-- begin --

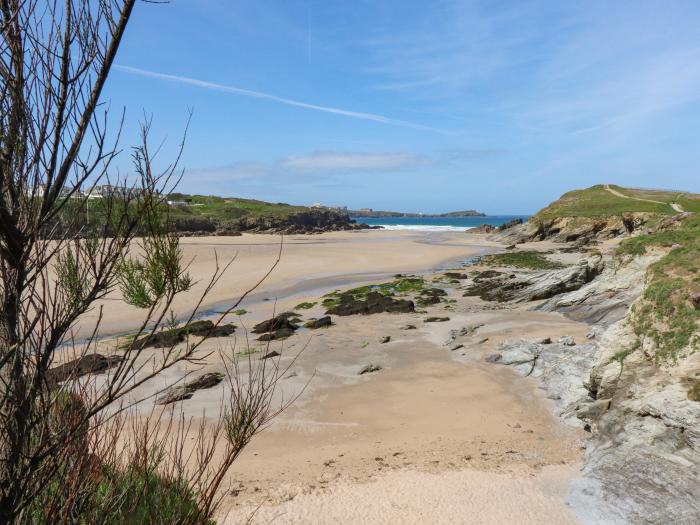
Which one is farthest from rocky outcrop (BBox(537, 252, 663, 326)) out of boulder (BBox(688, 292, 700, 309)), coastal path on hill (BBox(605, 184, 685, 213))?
coastal path on hill (BBox(605, 184, 685, 213))

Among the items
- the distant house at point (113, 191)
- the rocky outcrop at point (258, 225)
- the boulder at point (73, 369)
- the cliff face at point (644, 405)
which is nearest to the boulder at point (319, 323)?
the cliff face at point (644, 405)

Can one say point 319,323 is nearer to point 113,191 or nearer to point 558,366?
point 558,366

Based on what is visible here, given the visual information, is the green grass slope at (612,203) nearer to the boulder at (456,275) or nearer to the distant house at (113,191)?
the boulder at (456,275)

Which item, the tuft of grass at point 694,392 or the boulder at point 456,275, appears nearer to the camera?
the tuft of grass at point 694,392

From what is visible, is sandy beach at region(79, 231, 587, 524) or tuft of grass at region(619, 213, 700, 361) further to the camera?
tuft of grass at region(619, 213, 700, 361)

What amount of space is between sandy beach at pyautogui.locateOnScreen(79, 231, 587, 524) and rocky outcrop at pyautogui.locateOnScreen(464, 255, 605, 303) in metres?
3.90

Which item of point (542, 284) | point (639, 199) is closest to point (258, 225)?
point (639, 199)

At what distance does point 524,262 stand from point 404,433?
3932 cm

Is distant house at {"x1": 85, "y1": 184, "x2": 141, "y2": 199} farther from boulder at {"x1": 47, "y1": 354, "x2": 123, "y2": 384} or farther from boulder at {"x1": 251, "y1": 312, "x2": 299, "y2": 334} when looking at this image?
boulder at {"x1": 251, "y1": 312, "x2": 299, "y2": 334}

-- end --

From the listing, extract all text exactly as given and drop any picture.

Which one is farthest from rocky outcrop (BBox(537, 252, 663, 326)) out of boulder (BBox(688, 292, 700, 309)), coastal path on hill (BBox(605, 184, 685, 213))?
coastal path on hill (BBox(605, 184, 685, 213))

Among the items
- the distant house at point (113, 191)
- the rocky outcrop at point (258, 225)
- the boulder at point (73, 369)
- the cliff face at point (644, 405)
which is nearest to the boulder at point (319, 323)?
the cliff face at point (644, 405)

Can one say point 319,323 is nearer to point 113,191 or nearer to point 558,366?
point 558,366

Based on what is visible here, given the visual information, is the green grass slope at (612,203) nearer to the boulder at (456,275) or nearer to the distant house at (113,191)?
the boulder at (456,275)

Which item, the tuft of grass at point 694,392 or the boulder at point 456,275, appears nearer to the camera?
the tuft of grass at point 694,392

From what is visible, is sandy beach at region(79, 231, 587, 524) or tuft of grass at region(619, 213, 700, 361) further to the camera?
tuft of grass at region(619, 213, 700, 361)

What amount of space is between sandy beach at pyautogui.locateOnScreen(79, 231, 587, 524) and rocky outcrop at pyautogui.locateOnScreen(464, 255, 605, 303) in metres?
3.90

Which item of point (542, 284) | point (639, 199) is closest to point (258, 225)?
point (639, 199)

At what distance does point 524,262 stand from point 404,433?
3932 cm

Is distant house at {"x1": 85, "y1": 184, "x2": 141, "y2": 199} farther from boulder at {"x1": 47, "y1": 354, "x2": 123, "y2": 384} or farther from boulder at {"x1": 251, "y1": 312, "x2": 299, "y2": 334} when looking at this image?
boulder at {"x1": 251, "y1": 312, "x2": 299, "y2": 334}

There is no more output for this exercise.